ラストは衝撃的で大胆な形だが最後まで読んだうえで振り返ると「確かに、この終わり方はありえるかもしれないな」という感じがする。
との上、言葉選びや登場させるミュージックや、物など、センスが良い。
主人公がミリンダを飲むと、読者も飲みたくなるように書かれているし、べリンダ・カーライルや古内東子といった音楽が出れば私もCDをかけてしまう。
ワードのチョイスの仕方が優秀なのだろう。
また、悲しい美しさだと思った、という文章がどこから浮かんでくるのだろう。
こういった表現力に虜にされて、夜に何回も同じ江國香織の本を読んでしまう。
お気に入りの作家さんの小説との夜遅くのこの時間が夜更かしの原因なのだろう。
怒って熱弁するあいつと公園の噴水
仕事で必要な竹を多すぎるほど拝領するようになり、感謝しているのだが、しかし、混雑している竹がいやでどんどん運び出してほしがっている土地管理者は、こちらの必要量より大きい竹を取って運び帰らせようとしてくるので面倒だ。

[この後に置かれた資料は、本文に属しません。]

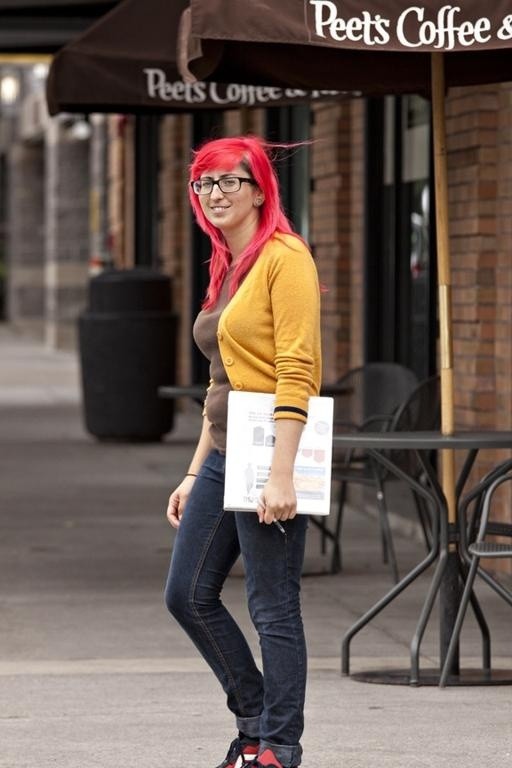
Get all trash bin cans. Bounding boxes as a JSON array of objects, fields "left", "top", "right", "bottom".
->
[{"left": 74, "top": 271, "right": 180, "bottom": 443}]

たくさん持って戻っても捨てることになるのだが、太い竹が邪魔でしょうがないらしく、運んで行ってくれと強く請われる。
こちらサイドもいるものをタダでもらっているので、強く言われたらしょうがないので、あまりは処分するしかない。

自信を持って踊る彼女と紅葉の山
「夕飯はカレーよ。」
少年はお母さんのその発言を耳にした途端、思わず「ヤッター!」と叫んだ。
少年は小学校から帰宅して、リビングでテレビを見ているところだった。
今日は西日が強い。
網戸の窓では風鈴がときおり鳴っていた。
テレビでは、昔のなつかしアニメを放映していた。
今日は「一休さん」だ。
こんなにも聡明な少年が今いたら、学校のテストは満点取るだろうな、と少年は思っていた。
だけど、お鍋からカレーのいい香りが居間まで漂ってきた時、少年は一休さんのことなんて思考から消えていた。